**Instruction 1**.
In the sea ice forecasting excerpt, what date range is used to check the freeze-up criteria?

**Document excerpt**.
==*==

The proposed spatiotemporal sea ice forecasting method is capable of predicting sea ice presence probabilities with skill during May, June, and July (breakup) in comparison to both Climate Normal and sea ice concentration forecasts from a leading S2S system (Figs. 4d and e and 13a and b). Results during freeze-up are more mixed, with an indication of higher accuracy in November in comparison to Climate Normal at short lead times (Fig. 4d and e) but degradation at longer lead times and larger discrepancies with S2S forecasts (Fig. 13c and d). Regarding the poor performance of the Basic model in predicting freeze-up at 30 lead days (Fig. 8b) versus 60 lead days (Fig. 8c), we note the freeze-up criteria are checked for dates between 1 October and 31 January. For this range of dates, 30 d forecasts would have been launched between 1 September and 31 December, trained on data from 1 August to 31 October (for the September model) and 1 November to 31 January (for the December model). In contrast, 60 d forecasts would have been launched 1 month earlier and trained on data covering the same 3-month span. We hypothesize the 60 d forecasts are better than the 30 d forecasts because the air temperature can have more of an impact for 60 d forecasts, as the open-water season is considered more heavily in the training data for the 60 d model (training data extend into July). Hochheim and Barber (2014) note a dependence of sea ice extent on air temperatures during freeze-up in this central region of Hudson Bay. The additional inputs to the Augmented model, which includes air temperature and the wind components, may account for the improved performance of the Augmented model in comparison to the Basic model for this scenario.

Throughout the paper the Basic and Augmented models have been compared. While the Augmented model was not developed to address a specific problem with the Basic model, it was developed to incorporate Climate Normal, which can help the model generalize, meaning produce better forecasts over a wider range of conditions. It was found (Fig. 4f and trend lines in Fig. 10) the Augmented model generally has higher accuracy than the Basic model. The comparison with the S2S forecasts and Climate Normal, shown in Figs. 13–15, indicates these two approaches are in better agreement with each other than the S2S forecasts, with the Augmented model in closer agreement with Climate Normal that the Basic model, as expected.

==*==

**Dataset entries**.

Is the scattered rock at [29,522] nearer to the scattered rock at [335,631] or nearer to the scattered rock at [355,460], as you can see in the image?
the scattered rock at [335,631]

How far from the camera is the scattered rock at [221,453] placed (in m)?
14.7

==*==

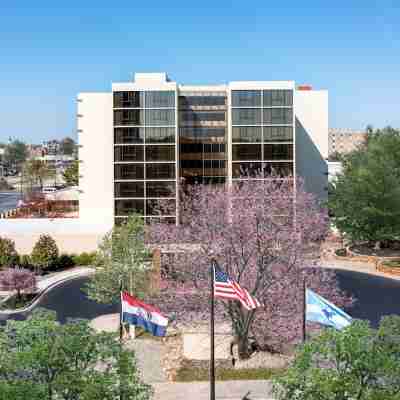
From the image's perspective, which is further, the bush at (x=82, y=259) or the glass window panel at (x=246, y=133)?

==*==

**Instruction 2**.
Find each line in the entries that contains the string "rock", matching case, and copy those lines.

**Right answer 1**.
From 1 October to 31 January.

**Right answer 2**.
Is the scattered rock at [29,522] nearer to the scattered rock at [335,631] or nearer to the scattered rock at [355,460], as you can see in the image?
the scattered rock at [335,631]
How far from the camera is the scattered rock at [221,453] placed (in m)?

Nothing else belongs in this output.